Burung parkit tertunduk lesu. Dia sudah kehabisan akal. Dia yang salah, kenapa berbicara kepada manusia, sementara manusia tak mengerti bahasa burung. Tapi bila dia tak membantu pohon mangga, tak ada lagi temannya berbincang. Tak ada pula tempatnya berteduh apabila matahari bersinar terang seperti siang ini.
Sampai sore mereka memikirkan cara terbaik agar Pak Mulia tak jadi menebang pohon mangga. Tapi kepala mereka malahan pusing tujuh keliling.
Besok paginya Pak Mulia sudah siap dengan kapak besar. Dia ditemani dua orang berbadan tegap seperti petinju. Dua temannya itu buru-buru mengikat pohon mangga dengan tali besar. Setelah tali direntangkan, Pak Mulia mulai mengayunkan kapaknya.
Tiba-tiba, "Tunggu, Pak Mulia! Apakah Pak Mulia tak mendengar suara itu?" kata salah seorang yang berbadan tegap itu.
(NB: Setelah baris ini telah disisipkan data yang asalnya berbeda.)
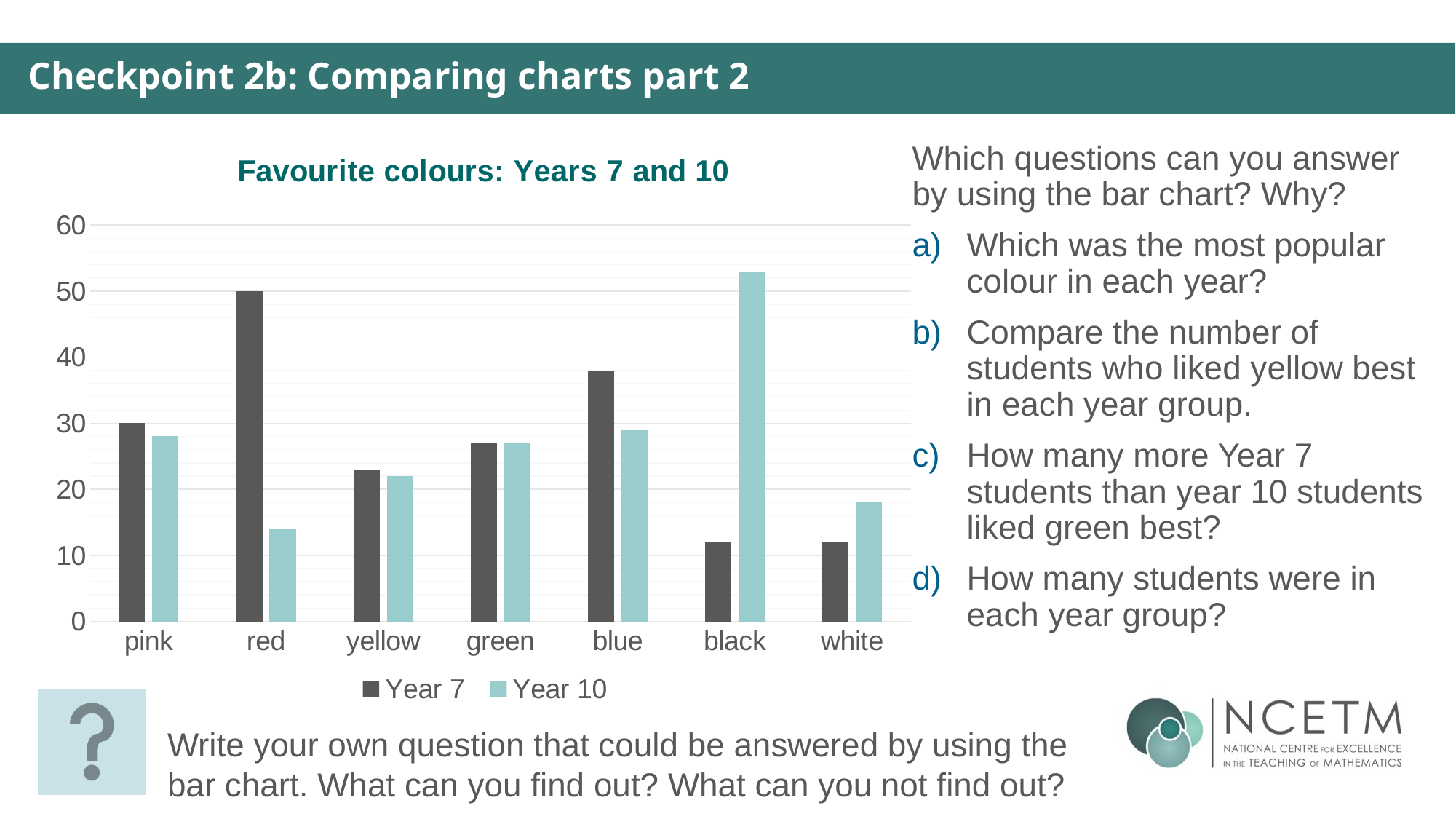
How many colour categories are shown on the x axis? 7 Which colour has the highest Year 10 value? black For blue, which is larger: the Year 7 value or the Year 10 value? Year 7 What is the Year 7 value for pink? 30 How many series does the legend list? 2 Is the Year 10 value for black greater or less than 50? greater What is the title of the chart? Favourite colours: Years 7 and 10 Is the Year 10 value for white greater or less than 20? less Which colour has the highest Year 7 value? red What type of chart is shown on the slide? bar chart Which colour has the lowest Year 10 value? red What is the Year 7 value for red? 50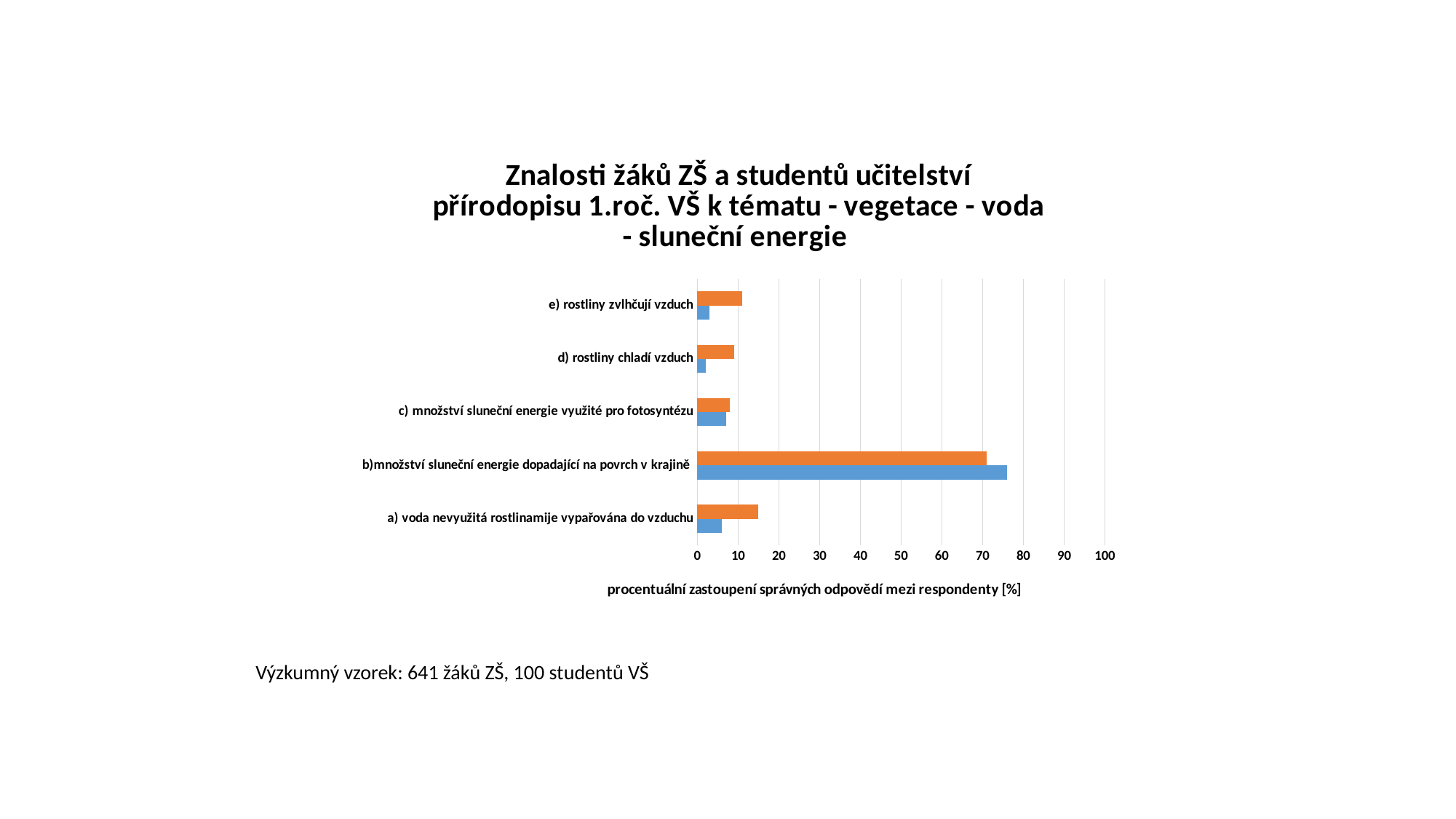
What kind of chart is shown on the slide? bar chart Which category has the highest values on the chart? b)množství sluneční energie dopadající na povrch v krajině What is the label of the horizontal axis of the chart? procentuální zastoupení správných odpovědí mezi respondenty [%] For 'b)množství sluneční energie dopadající na povrch v krajině', which bar is longer, the orange one or the blue one? blue For 'e) rostliny zvlhčují vzduch', which bar is longer, the orange one or the blue one? orange Is the blue bar for 'e) rostliny zvlhčují vzduch' greater or less than 10? less Is the orange bar for 'b)množství sluneční energie dopadající na povrch v krajině' greater or less than 80? less Is the blue bar for 'b)množství sluneční energie dopadající na povrch v krajině' greater or less than 70? greater What is the maximum value shown on the horizontal axis of the chart? 100 How many categories (answer options) are plotted on the chart? 5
"Suara apa?" Pak Mulia kebingungan.
"Itu suara burung yang ramai," jawabnya. "Di pohon mangga ini banyak burung. Dan itu, Pak. Ada sarangnya. Itu lagi. Itu. Wah, banyak sekali sarang burung di sini. Kasihan burung-burung itu kalau kita menebang pohon mangga ini."
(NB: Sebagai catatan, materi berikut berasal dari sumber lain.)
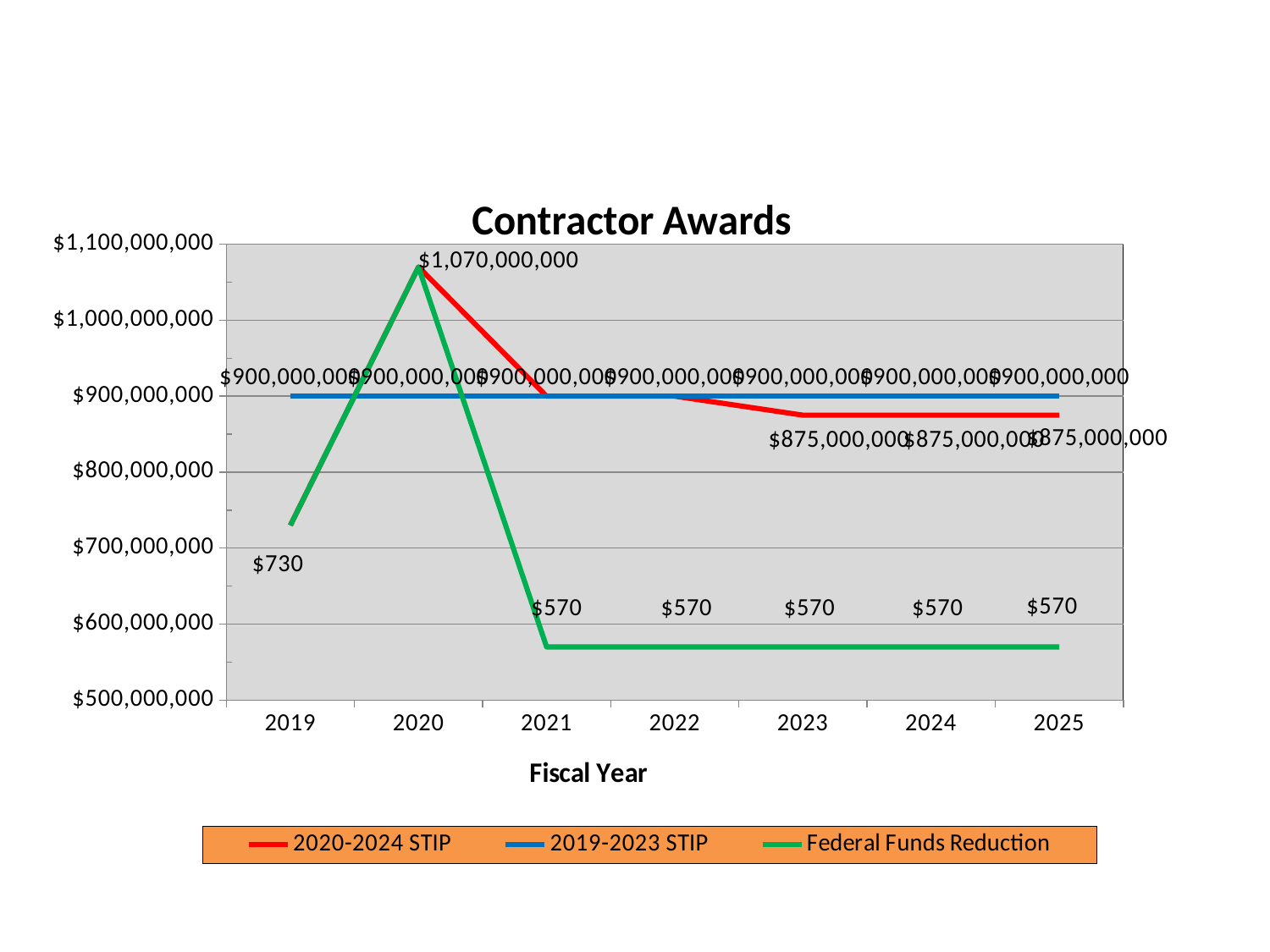
How many series does the legend of the Contractor Awards chart list? 3 What type of chart is shown on the slide? Line chart What is the value of the 2019-2023 STIP series in fiscal year 2022? $900,000,000 Is the Federal Funds Reduction value in fiscal year 2019 greater or less than $800,000,000? less In fiscal year 2025, which series is higher: 2019-2023 STIP or 2020-2024 STIP? 2019-2023 STIP What is the labeled value of the Federal Funds Reduction series in fiscal year 2021? $570 What is the title of the x axis on the Contractor Awards chart? Fiscal Year How many fiscal years are shown on the x axis of the Contractor Awards chart? 7 In fiscal year 2024, how much higher is the 2019-2023 STIP value than the 2020-2024 STIP value? $25,000,000 What is the highest value labeled on the Contractor Awards chart, and in which fiscal year does it occur? $1,070,000,000 in 2020 What is the labeled value of the Federal Funds Reduction series in fiscal year 2019? $730 What is the value of the 2020-2024 STIP series in fiscal year 2023? $875,000,000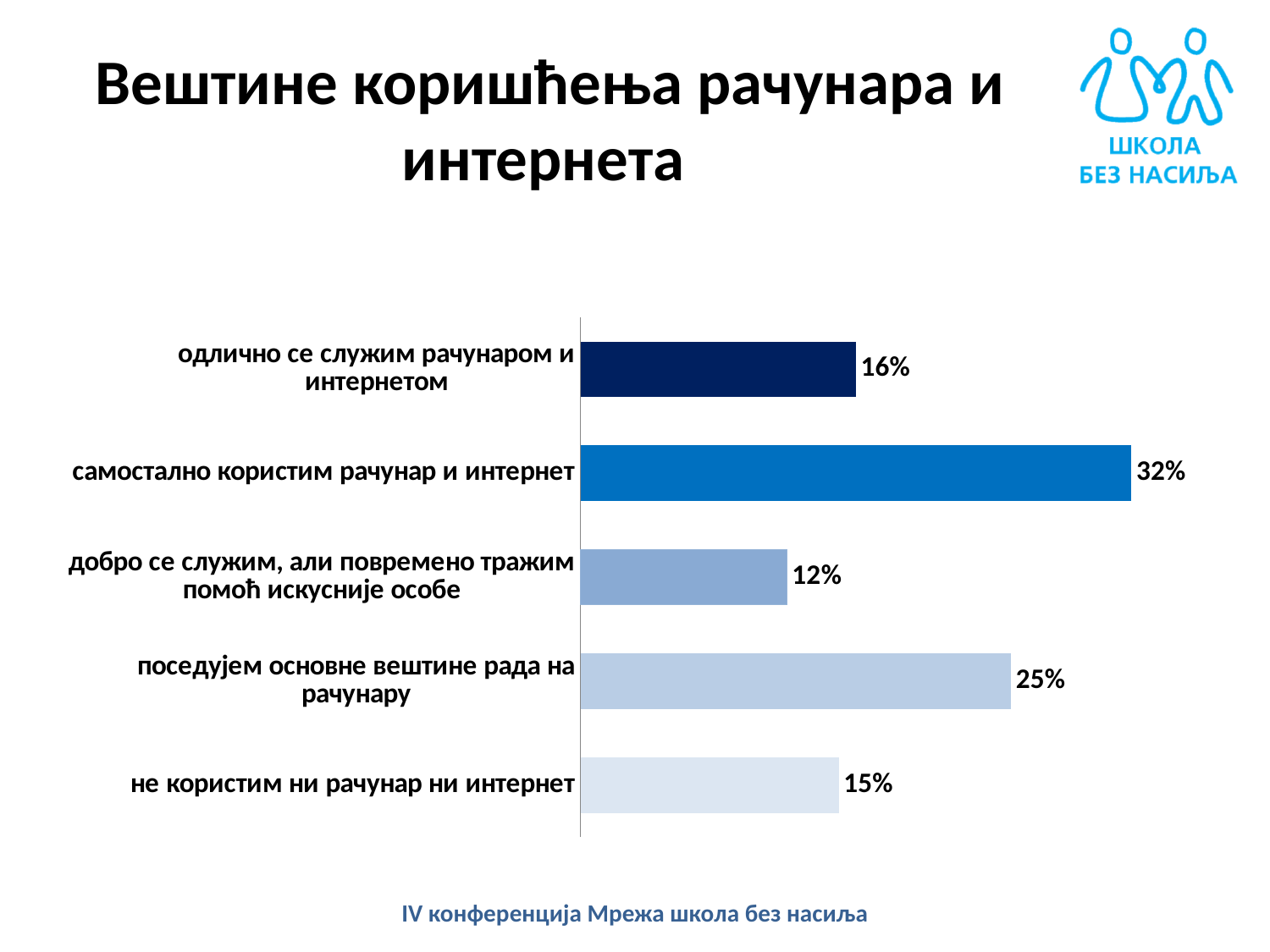
What is the difference between the values for "одлично се служим рачунаром и интернетом" and "добро се служим, али повремено тражим помоћ искусније особе"? 4% What is the value for "одлично се служим рачунаром и интернетом"? 16% How many categories are shown in the chart? 5 What is the title of the slide containing the chart? Вештине коришћења рачунара и интернета Which category has the highest value? самостално користим рачунар и интернет What is the difference between the values for "самостално користим рачунар и интернет" and "поседујем основне вештине рада на рачунару"? 7% What is the value for "не користим ни рачунар ни интернет"? 15% Which category has the lowest value? добро се служим, али повремено тражим помоћ искусније особе What is the value for "поседујем основне вештине рада на рачунару"? 25% Which is larger: the value for "поседујем основне вештине рада на рачунару" or the value for "не користим ни рачунар ни интернет"? поседујем основне вештине рада на рачунару What kind of chart is shown on the slide? bar chart What is the value for "самостално користим рачунар и интернет"? 32%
Pak Mulia terdiam sebentar. Kemudian dia tersenyum sambil meletakkan kapak di atas tanah. "Kau, benar, Amarkum. Pohon mangga ini memang sudah jarang berbuah. Tapi batangnya masih kokoh. Kalau kita tetap menebangnya, kasihan burung-burung itu."
Akhirnya pohon mangga tak jadi ditebang. Burung Parkit dan pohon mangga tersenyum lega. Untung saja burung parkit memiliki ide jitu tadi malam. Maka, sejak shubuh, dia dan sekawanan burung dari hutan lindung, buru-buru membuat sarang di dahan-dahan pohon mangga. Kemudian mereka bernyanyi-nyanyi saat Pak Mulia hendak menebang pohon mangga itu.